Source document =>
***
Take your Bible, hold it in your hand and look at it. This is the number one best seller of all time. Within the pages of our Bible are 66 books, 1,189 chapters, 41,173 verses, 774,746 words, and 3,566,480 letters. It would take about 71 hours to read it through at the rate I read to you.
The Bible was the very first book in the world to be printed with movable type when 180 copies were made by Johannes Gutenberg, the inventor of the printing press. By the way, there are only about 50 copies of those originals left in various conditions. If you want, you could possibly buy one for about 4 million dollars.
I have held in my hand a credit card sized microfilmed copy of the entire Bible. One of those microfilmed copies was left on the moon by the Apollo 14 astronauts. In Belgium you can buy a Bible from a vending machine.
When the Pony Express riders made the 1900 mile run between St. Joseph, Missouri and Sacramento, California, their weight was severely restricted. But every one of them carried a full-size Bible.
We have Luaine’s grandfather’s Scofield Reference Bible. It is special because it belonged to her grandfather. There’s a picture of him in the Bible. There’s a handwritten list of charter members of Soda Springs Mission Church outside Checotah, Oklahoma, from Sept. 4, 1921. Her grandfather’s name is there, as well as his future wife’s, Luaine’s grandmother. You know there’s a story there.
***
Provided material =>

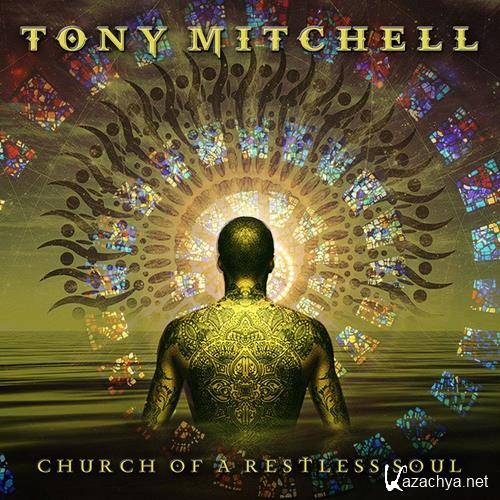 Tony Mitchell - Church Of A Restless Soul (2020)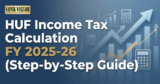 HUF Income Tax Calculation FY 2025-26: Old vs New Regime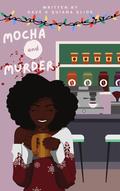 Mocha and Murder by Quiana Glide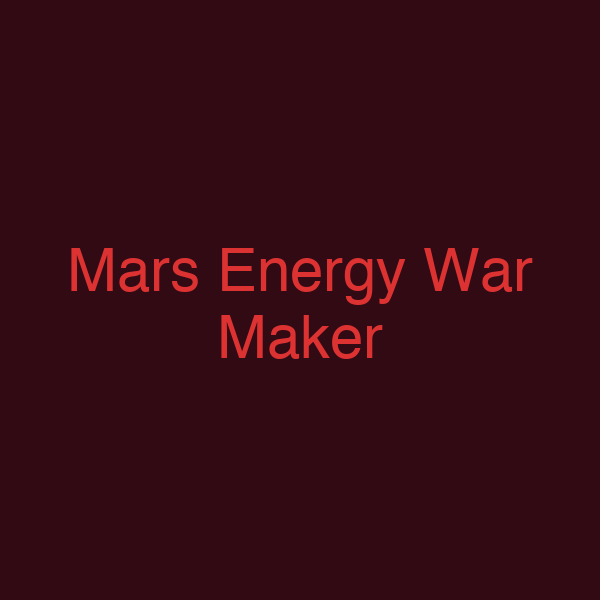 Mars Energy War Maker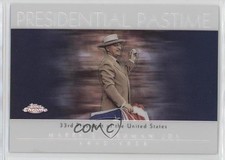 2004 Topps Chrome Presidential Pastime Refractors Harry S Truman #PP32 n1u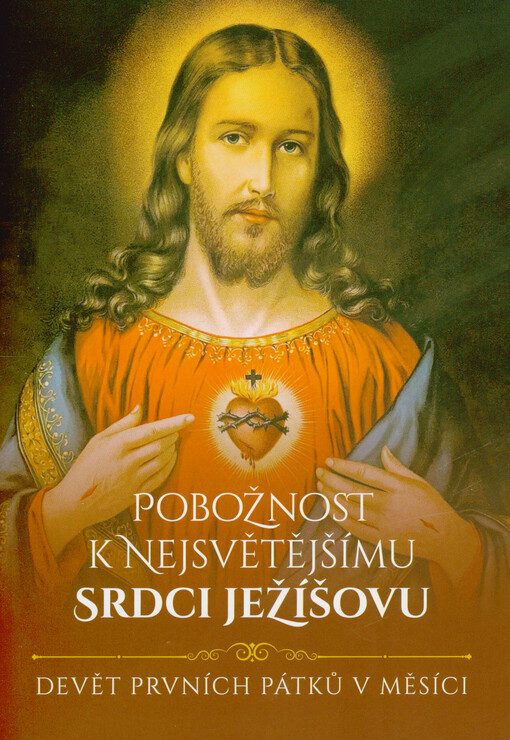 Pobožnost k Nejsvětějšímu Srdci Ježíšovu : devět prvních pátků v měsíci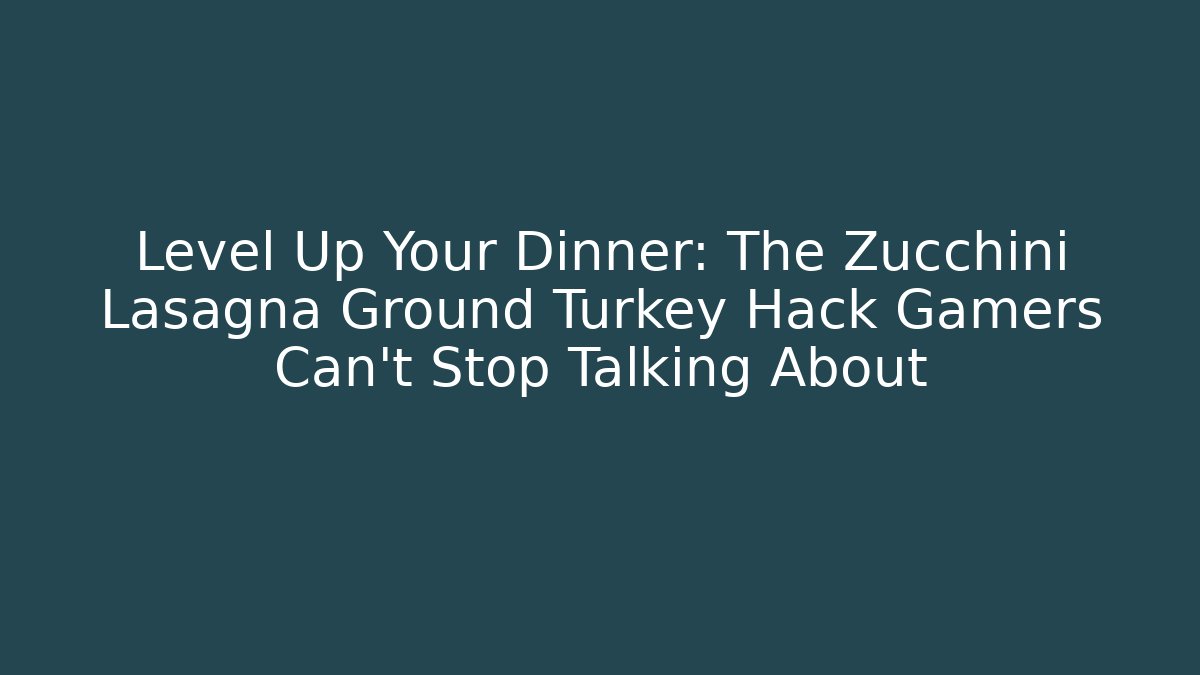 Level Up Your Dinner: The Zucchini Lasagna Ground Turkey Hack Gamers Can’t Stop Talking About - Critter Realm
***
What to do =>
a) Decide whether each statement agrees with the passage about the Bible, and answer yes or no for each, quoting the words of the passage that decide it.
(i) Johannes Gutenberg made 180 printed copies of the Bible.
(ii) Apollo 11 astronauts left a microfilmed copy of the Bible on the moon.
(iii) Pony Express riders went without Bibles because their weight was restricted.
b) Pick up the passage about the Bible after its final sentence and write what follows.

Answers for the tasks =>
a)
(i) Yes: "180 copies were made by Johannes Gutenberg"
(ii) No: "left on the moon by the Apollo 14 astronauts"
(iii) No: "But every one of them carried a full-size Bible."

b)
I have my grandmother Myers’ New Testament. It’s also special because it belonged to her. Grandma wrote on the inside, “Edith M. Myers. From my son, Robert Emerson Myers.” Dad gave it to her on April 20, 1962.
Look at the Bible in your hands. What you are holding, whether paperback or with leather covers . . . no matter how little or much you paid for it, it is priceless because it contains the very Word of God to lead us to salvation and to guide us in how to live life.
We Baptists call ourselves people of the Book. This simply means that wherever you find a Baptist, somewhere close by, you will also find a Bible. We are taught early on to love and respect the Bible. We teach the Bible, we preach the Bible, and we try to be obedient to the words of God we read in the Bible.
When we visit or move to another Baptist church we are fairly confident they, too, will be Bible believing, teaching, and preaching people. We Baptists may sometimes squabble among ourselves, but we join together in unity in the Bible. (Red Bible ceremony, 1st graders)
2 Timothy 3:16a. All Scripture is God-breathed…
God is the author of the book you hold in your hand. This is the bedrock of our faith. This is why the Bible is priceless. You cannot be a Baptist and not believe that the entire Bible is God’s Word. When you read the Bible, it is God speaking, and He’s speaking to you.
Jesus said that this Word is truth. He didn’t say it contained some truth. He didn’t say it was one truth among many. He said that God’s Word is the truth by which everything else is measured.
The Bible was written by over 40 human authors, but its origin is God. 2 Peter 1:21 says, 21For prophecy never had its origin in the will of man, but men spoke from God as they were carried along by the Holy Spirit.
These human authors “spoke from God” as they were moved by the Holy Spirit. However the process worked, it did not destroy the individuality or the active cooperation of the human writers.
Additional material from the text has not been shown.